He steers the Norton under a crooked archway into the cobbled courtyard of a rambling, brick farmhouse surrounded by dilapidated barns. A cock crows from the top of a dung heap. A mangy black and white cat peers out from under a broken cart. Martin crosses the courtyard, goes up a short flight of stone steps and knocks at a green-painted door.
‘Monsieur Hugot?’ The door is opened by a tiny, white-haired man bundled up in a pair of dark green overalls and several layers of hand-knitted sweaters. His cornflower-blue eyes flick nervously back and forth. Martin extends his hand. ‘Lieutenant Preston.’
‘Vous parlez francais?’ The man looks Martin up and down.
‘Je me débrouille.’ Martin shakes his hand. ‘I get by.’
The farmer turns and leads the way up another flight of steps into the kitchen. Rows of onions hang drying from the rafters.
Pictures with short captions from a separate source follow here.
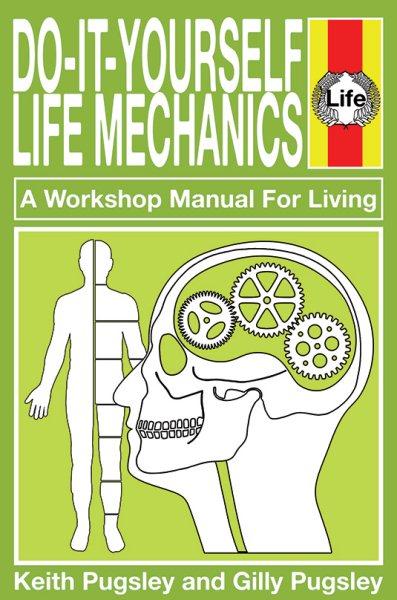 Do-it-yourself Life Mechanics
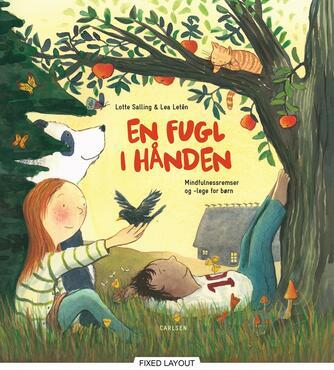 Lotte Salling, Lea Letén: En fugl i hånden : mindfulnessremser og -lege for børn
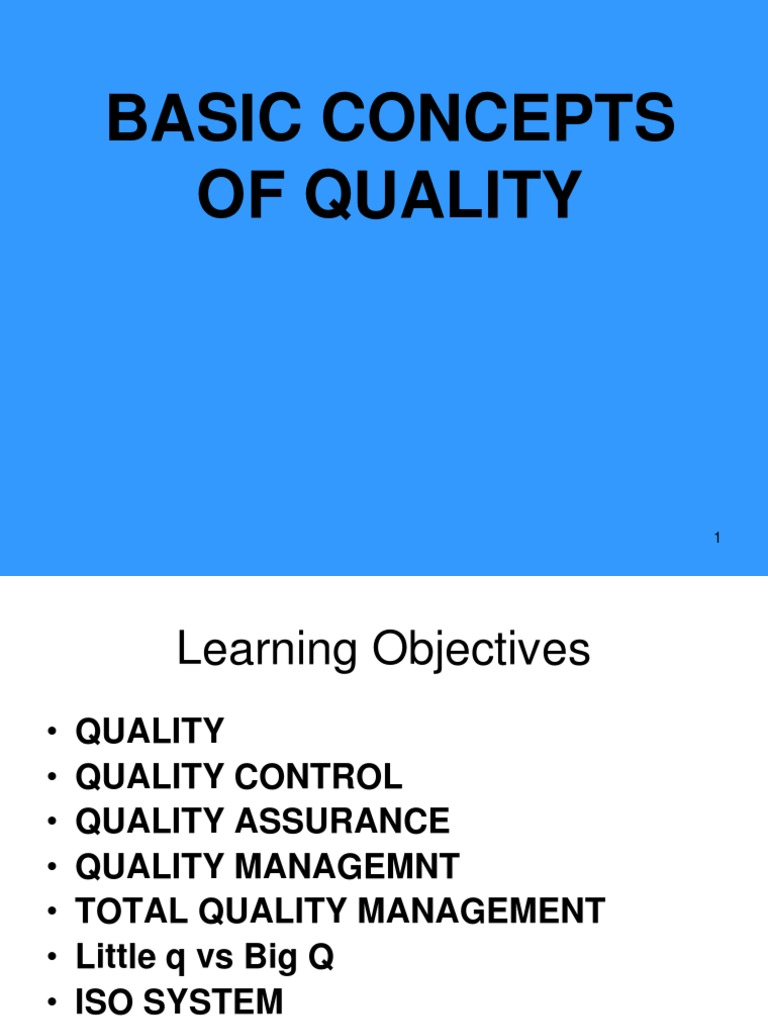 Basic Concepts of Quality ppt | Quality (Business) | Quality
Along the back wall, a tall, glass-fronted cupboard is piled with crockery. A canary hops about in a cage. ‘Ma femme. My wife.’
The farmer points to an elderly woman perched on a stool covered in a fleece next to the stove. Like the man, she is tiny, with a wind-scrubbed face framed by a shock of white hair. Her hands are red and swollen, as though she is wearing a pair of inflated, rubber gloves.
Martin extends his hand. ‘I’m sorry to disturb you, Madame.’
The woman doesn’t react.
‘You have to talk louder,’ says the farmer. ‘She’s deaf as a post.’
Martin nods, then says to the man: ‘So, what’s the trouble?’
The man’s voice is like a door creaking on a rusty hinge. He also speaks in the local patois, so Martin has a hard time understanding what he is saying. But the gist of it is: last night, a group of Bucks men returned drunk from the estaminet on Rue Jaures. The rest of the men were asleep in the haylofts. But instead of going to sleep, this group of drunken hooligans broke into the private side of the house and chopped up the best piece of furniture in the house to make a fire: a wardrobe given to the farmer’s mother on her wedding day.
‘Ils sont comme des animaux, vos soldats!’ The farmer is quivering with rage. ‘Your soldiers are like animals!’
‘Please, allow me to apologize on behalf of Her Majesty’s armed forces . . . ’ Martin looks contritely at the old man. ‘And I can assure you that this won’t happen again.’
‘Apologies are no use!’ The farmer’s hands start to shake, his jaw trembles. ‘What about the wardrobe?’
Martin sucks in his cheeks. ‘Would you be kind enough to show me?’
The farmer opens a door at the back of the kitchen and leads him up a rickety, wooden staircase. ‘Up there is where the men sleep.’ The farmer points up the next flight of stairs to a hayloft.
Martin gets up on tiptoe and peers inside. The windows are blacked out, so it takes a moment for his eyes to adjust: hundreds of bedding rolls and mess tins are arranged in rows across the straw-covered planks. Laundry hangs from the ceiling. On the wall, someone has scratched a sentence: ‘Sapper S.Williams. Sapper N. Lundy. 101 Army Field Coy. B.E.F. The Lads Who Fear Fuck All’.
Martin turns back to the farmer. ‘How many men have you got staying here?’
‘One hundred and fifty.’ The farmer clears his throat and spits.
Martin whistles in surprise. ‘A hundred and fifty? In here?’
‘Half here, the rest up there.’ The farmer points up another rickety staircase to the eaves. He turns and points down a passage marked ‘Privé’. ‘This is our side.’ He indicates a broken lock. ‘They smashed this to get inside.’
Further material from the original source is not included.